Morrisville is supposed to have one of the best equine programs in the country, which is why she went there. All remember is seeing a lot of abondoned farmhouses along the way. 

There was another equine program she looked into, I think it was at Cortland? or maybe Cobbleskill? All i remember is it started with a C.

They offer more then just agricultural programs - there are a few bussiness and computer related ones, but most is still agriculture based.
http://www.morrisville.edu/academics/



> though the Chinese restaurant there is pretty good. I kind of like rural though myself.

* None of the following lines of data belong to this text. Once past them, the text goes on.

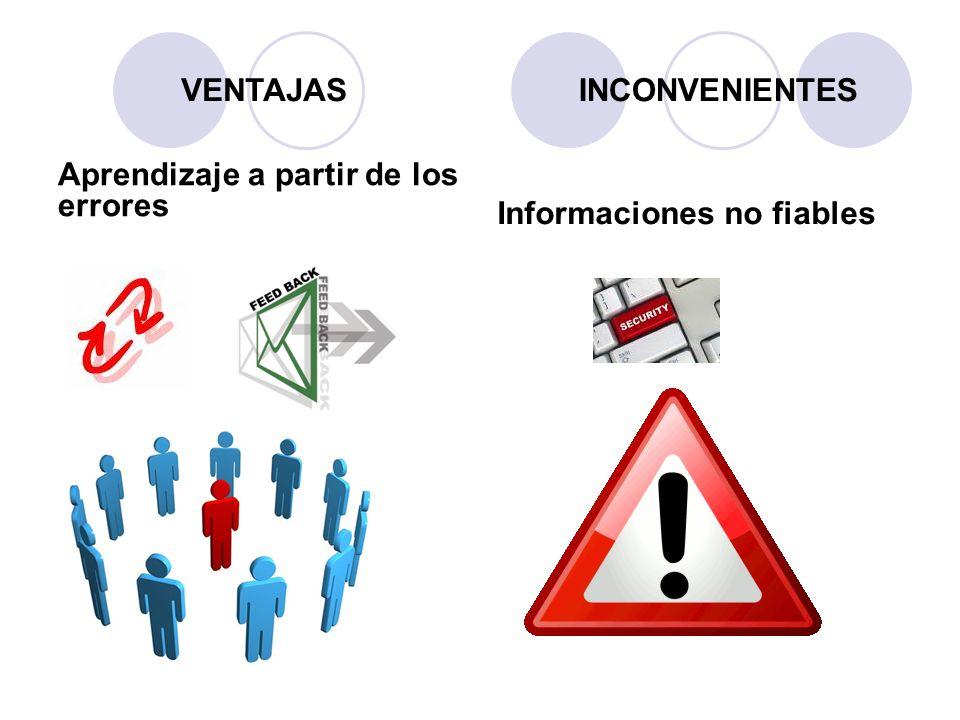 VENTAJAS INCONVENIENTES Aprendizaje a partir de los errores Informaciones no fiables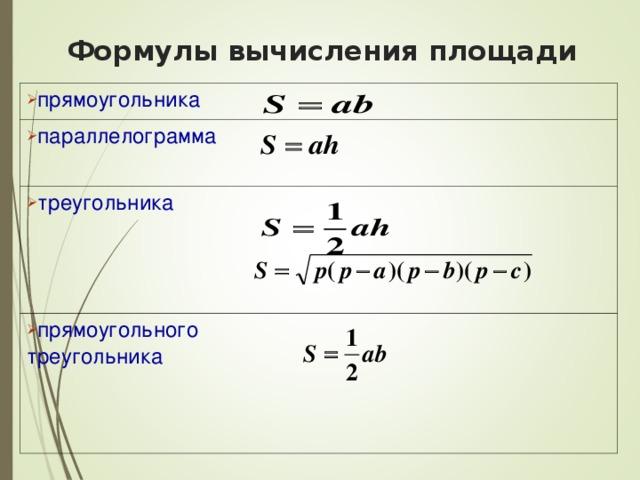 Формулы вычисления площади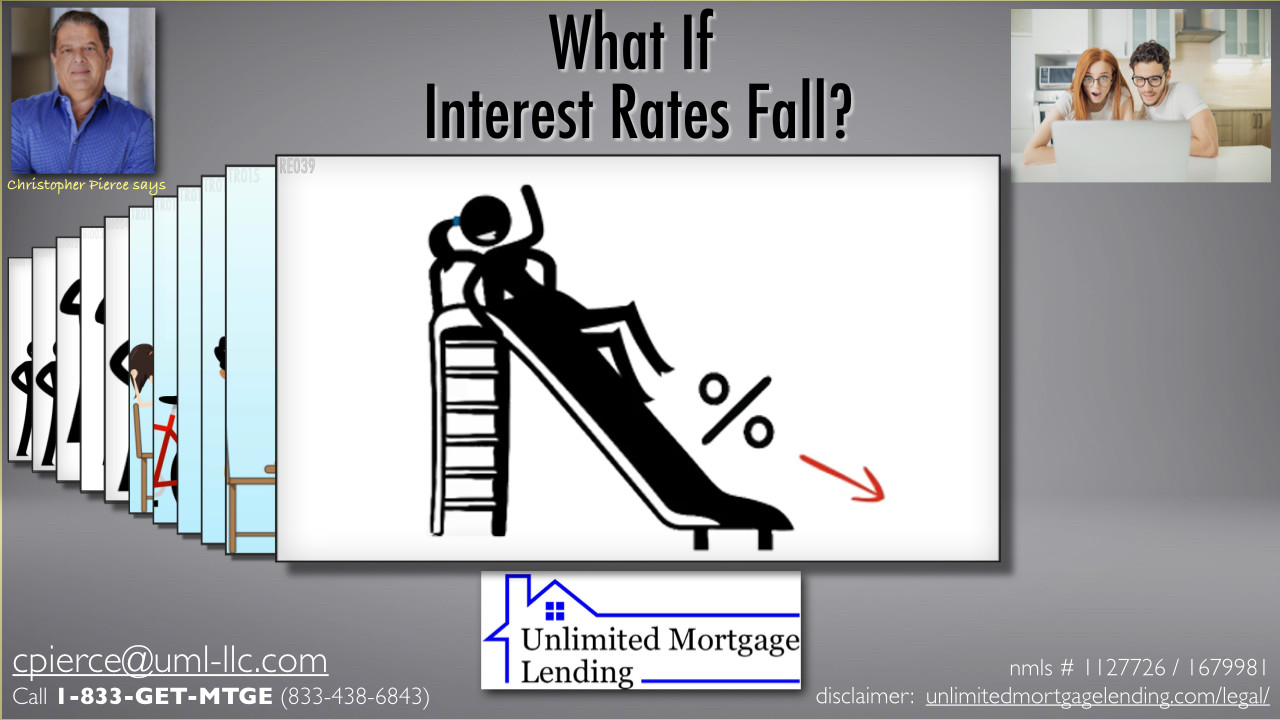 What Happens If Interest Rates Decrease And I Have A Fixed Rate Loan? Unlimited Mortgage Lending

we already live in a rural location...I guess it didn't bother her. I, on the other hand, need something more....bigger.


----------



## NoahG (Oct 24, 2011)

I was supposed to move into an old farmhouse that, half of which, had been converted into apartments. The apartment would have been really nice...if they had finished it.

Hmm...Cortland is up above Ithaca (closer to Ithaca than Morrisville), Corbleskill is further east (I think on the way to Albany if I'm not mistaken?), and the only other one I can think of is Cornell (in Ithaca) that is also one of the top for things like that (or just about anything, really...they're Ivy League and top-rated on any list I've seen them on). I don't know too much about Cortland or Cobleskill except that a friend is attending the former, and my older brother started to attend (and flunked out of) the latter. Oh, and of the three mentioned, they're the two that are SUNY.

Ah, I was thinking they were building up other programs/departments, but couldn't remember what. But, yea, they are still heavily agriculture and equine focused.

Haha, understandable. I like rural, as I said, but if not that then I tend to seem to like, at the least, easy access to a good-sized city. The in-between can be kind of frustrating.


----------



## Sivan (Aug 30, 2010)

Ah, right. I consider "farm" related stuff to be with horses too but there is a difference. My bad. I know there is another rural school like Morrisville but I cannot remember its name. I do not think its Cortland...I applied for their Master's program and they only offered education courses. I didn't check their undergrad courses though.


----------



## Tikibirds (May 26, 2011)

I'll ask her tomorrow what it was.

and in other news - mother nature YOU SUCK





*Winter Storm Warning for: *
Allegany
Cattaraugus
Chautauqua
Genesee
Livingston
Northern Erie
Southern Erie
Steuben
Wyoming
*Winter Weather Advisory for: *
Monroe
Niagara
Ontario
Orleans
Schuyler
Southeastern St. Lawrence
Southern Franklin
Western Clinton
Western Essex
Yates


*Special Weather Statement for: *
Eastern Albany
Eastern Columbia
Eastern Greene
Eastern Rensselaer
Eastern Schenectady
Hamilton
Montgomery
Northern Fulton
Northern Herkimer
Northern Saratoga
Northern Warren
Northern Washington
Schoharie
Southeast Warren
Southern Fulton
Southern Herkimer
Southern Saratoga
Southern Washington
Western Albany
Western Columbia
Western Greene
Western Rensselaer
Western Schenectad


----------



## titolatino1970 (Mar 11, 2011)

theres enough of us to make our own club


----------



## NoahG (Oct 24, 2011)

Yea, I drove through possibly some of the worst of that between 2:30-3:00a today to get to work: mother nature is bi-polar, I swear...

I wasn't thinking it was actually too bad...until I hit the highway, that is.

I didn't realize that Cortland was primarily an education degree-based university (though, that is what my friend's currently working towards her master's in).


----------



## Sivan (Aug 30, 2010)

Yeah, east coast weather has been bad. Rained hard all day. Way snowing around 3 AM on Monday.


----------



## Tikibirds (May 26, 2011)

I wwnt into Manhattan the other day. museum of modern art is not my thing

then we went to montauk point yesterday.

today i go home


----------



## Sivan (Aug 30, 2010)

Modern art is terrible. Mantauk is nice though.


----------



## titolatino1970 (Mar 11, 2011)

does anyone no if there are any good betta shops in glenns falls


----------



## Sivan (Aug 30, 2010)

I've only been to Glenns Falls once and that was when I was taking the bus down from Plattsburgh to get to NYC. The Greyhound driver read my ticket wrong and tried to kick me out there. Then he got angry when I showed him my ticket again, after making everybody wait 10 minutes. And people wonder why I hate Greyhound...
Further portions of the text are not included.